Sunday, April 15, 2012

Kilka słów po dłuższej nieobecności (A few words after a long absence)

Dzień dobry,

nie pisałam kilka dobrych dni, a powody były dwa. Po pierwsze wielkanocny wyjazd do Polski, po drugie okropne przeziębienie, które rozłożyło mnie na łopatki... Czuję się już znacznie lepiej więc ze spokojem mogłam zasiąść do komputera i zacząć pisać.

Wyjazd do Polski udał się bardzo, aczkolwiek przywitała nas pogoda pod psem, która to jest "winowajczynią" mojego kiepskiego samopoczucia i pogorszenia stanu zdrowia. Zimowa kurtka, czapka i szalik przydały się jak nic ponieważ na nadmiar ciepła, słońca i wiosennej aury nie mieliśmy co narzekać niestety... Dwa dni w stolicy obfitowały w spacery (mimo okropnej aury) i spotkania z dawno niewidzianymi przyjaciółmi. Miło było pospacerować po Warszawie, która jest jednym z moich ukochanych miast, niezwykle bliskich mojemu sercu. Spotkania ze znajomymi również upłynęły w przecudnej atmosferze: wspominanie starych, dobrych czasów, rozmowy o planach na przyszłość i oczywiście o naszym ślubie, który już za niecałe cztery miesiące :)

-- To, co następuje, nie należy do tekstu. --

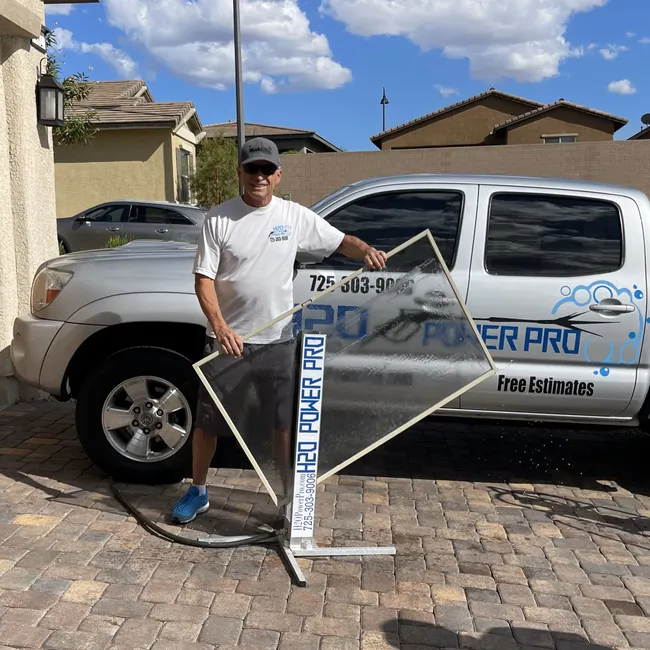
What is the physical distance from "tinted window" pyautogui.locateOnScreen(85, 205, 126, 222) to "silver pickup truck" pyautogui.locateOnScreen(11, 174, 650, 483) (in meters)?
12.0

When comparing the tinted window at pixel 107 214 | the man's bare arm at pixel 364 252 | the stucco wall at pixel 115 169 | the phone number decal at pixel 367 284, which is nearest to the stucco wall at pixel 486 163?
the stucco wall at pixel 115 169

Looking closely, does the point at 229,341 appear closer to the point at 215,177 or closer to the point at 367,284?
the point at 367,284

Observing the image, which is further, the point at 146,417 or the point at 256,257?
the point at 146,417

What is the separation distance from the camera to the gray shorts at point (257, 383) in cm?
338

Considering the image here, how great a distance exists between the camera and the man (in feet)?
10.7

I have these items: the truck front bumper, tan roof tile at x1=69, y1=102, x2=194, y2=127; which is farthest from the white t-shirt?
tan roof tile at x1=69, y1=102, x2=194, y2=127

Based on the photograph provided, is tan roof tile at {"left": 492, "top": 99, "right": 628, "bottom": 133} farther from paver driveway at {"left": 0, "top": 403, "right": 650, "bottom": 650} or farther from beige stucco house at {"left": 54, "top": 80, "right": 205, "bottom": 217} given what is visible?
paver driveway at {"left": 0, "top": 403, "right": 650, "bottom": 650}

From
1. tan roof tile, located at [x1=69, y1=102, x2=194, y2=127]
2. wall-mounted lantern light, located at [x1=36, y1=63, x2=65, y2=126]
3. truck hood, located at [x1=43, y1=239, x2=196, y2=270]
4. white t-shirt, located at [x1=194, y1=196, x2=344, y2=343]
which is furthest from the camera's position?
tan roof tile, located at [x1=69, y1=102, x2=194, y2=127]

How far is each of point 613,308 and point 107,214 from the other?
44.7 ft

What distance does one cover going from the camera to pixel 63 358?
4.27 m

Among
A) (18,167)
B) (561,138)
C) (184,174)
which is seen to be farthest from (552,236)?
(561,138)

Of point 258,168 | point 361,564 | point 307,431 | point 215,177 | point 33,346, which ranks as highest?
point 215,177

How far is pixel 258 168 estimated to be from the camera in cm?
327

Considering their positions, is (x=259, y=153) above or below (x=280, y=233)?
above
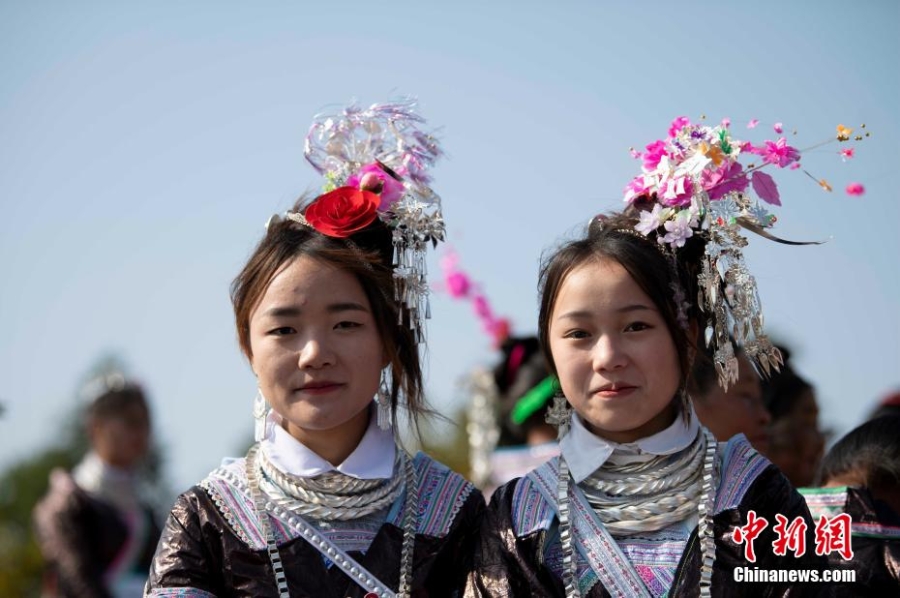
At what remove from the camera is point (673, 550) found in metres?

Święta upłynęły w rodzinnej, ciepłej atmosferze, pełne odpoczynku, relaksu, błogiego lenistwa i niestety również obżarstwa (teraz muszę zrzucić kilka nadprogramowych fałdek tłuszczyku ;) Po niecałym tygodniu natomiast powrót do domu, czyli do kochanej Francji. Oczywiście nie obyło się bez przygód: linie lotnicze Air France jak zwykle pokazały, że potrafią zdziałać "cuda" i już w Warszawy mieliśmy opóźniony samolot, przez co nie zdążyliśmy na przesiadkę w Lyonie. Na lotnisku w Paryżu "miła pani" w informacji uraczyła nas voucherami na kanapki i napoje oraz z uśmiechem na twarzy życzyła smacznego oraz miłej podróży kolejnym samolotem.... Zmęczeni, trochę poddenerwowani konsumowaliśmy kanapki warte 6 euro i czekaliśmy na kolejny lot. Po prawie 15 godzinach podróży w końcu mogliśmy odpocząć i się wyspać :) Tak więc podróż z przygodami, ale z dobrym zakończeniem.

Po powrocie do Francji zaczęłam w końcu długo wyczekiwany kurs językowy. W grupie łącznie ze mną jest sześć osób (troje z Turcji, jedna Niemka i jeden Hiszpan + ja). Jak się okazało nie jest to kurs francuskiego od podstaw, tylko kurs dla osób, które poszukują pracy... Pani z Mission Loccale "wcisnęła" mnie do tej grupy, która jest niejako "poczekalnią" na prawdziwy kurs, który zacznie się Bóg raczy wiedzieć kiedy... Wszystko super, tylko momentami czuję się na tych zajęciach jak na tureckim kazaniu! Wszystkie osoby z grupy mówią już chociaż trochę po francusku, potrafią się wypowiedzieć, a ja... No cóż, mój narzeczony twierdzi, że to od razu skok na głęboką wodę ponieważ nauczę się sporo słownictwa, zwrotów, osłucham się z językiem itd. Pewnie ma rację, ale momentami czuję się tam mocno zagubiona... Oczywiście nadal uczę się sama, wkuwam słówka, mój ukochany pomaga mi odmieniać czasowniki, ale do biegłości językowej brakuje mi bardzo, bardzo wiele... Nie tracę jednak optymizmu, uczę się pilnie i nie zamierzam się poddać:)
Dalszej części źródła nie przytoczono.